Offer a Prize

Speaking of laboratories of innovation, here is another old idea that is now coming back into fashion: the incentive prize. Long before the rise of the modern philanthropic grant-making foundation, whose form was established by the Rockefeller and Ford families in the early twentieth century, prizes were more common than grants as methods for trying to spur innovation and solve specific problems. Most famously, in 1714 the British Parliament dangled a big-ticket cash prize for anyone who could figure out a simple and practical way for ships to determine their exact longitude—an important issue for the world’s leading sea-power of the day.

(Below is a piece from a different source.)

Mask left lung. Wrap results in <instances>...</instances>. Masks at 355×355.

It took several decades, but the problem was solved, and the prize purse was dis­tributed. In a similar way, Napoleon Bonaparte, understanding that armies march on their stomachs, offered a cash prize to anyone who developed a reliable method for preserving food. In response, after several years of experimentation, a French cook and inventor discovered how to can food safely (and got the prize money). In the 1920s, New York hotelier Raymond Orteig offered a cash prize for the first person to fly nonstop from New York to Paris (or vice versa). Charles Lindbergh, in his now-famous plane The Spirit of St. Louis, won the Orteig Prize in 1927 for a more than 33-hour solo transatlantic flight. Lindbergh won a cash prize of $25,000 (the equivalent of some $350,000 in today’s money) and a lifetime of fame (and fame-related problems).